**Problem statement**.
Write out the entire listing below exactly as it appears, minus any pictures.

**Given material**.
**********

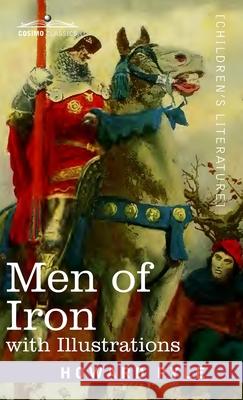 Men of Iron: with illustrations Howard Pyle 9781646792245 Cosimo Classics - książka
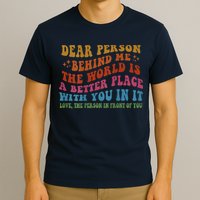 Dear Person Behind Me The World Is A Better Place With You T-Shirt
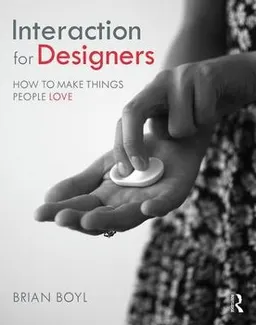 Interaction for designers : how to make things people love; Brian L. M. Boyl; 2019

**********

**Answer for this exercise**.
 Men of Iron: with illustrations Howard Pyle 9781646792245 Cosimo Classics - książka
 Dear Person Behind Me The World Is A Better Place With You T-Shirt
 Interaction for designers : how to make things people love; Brian L. M. Boyl; 2019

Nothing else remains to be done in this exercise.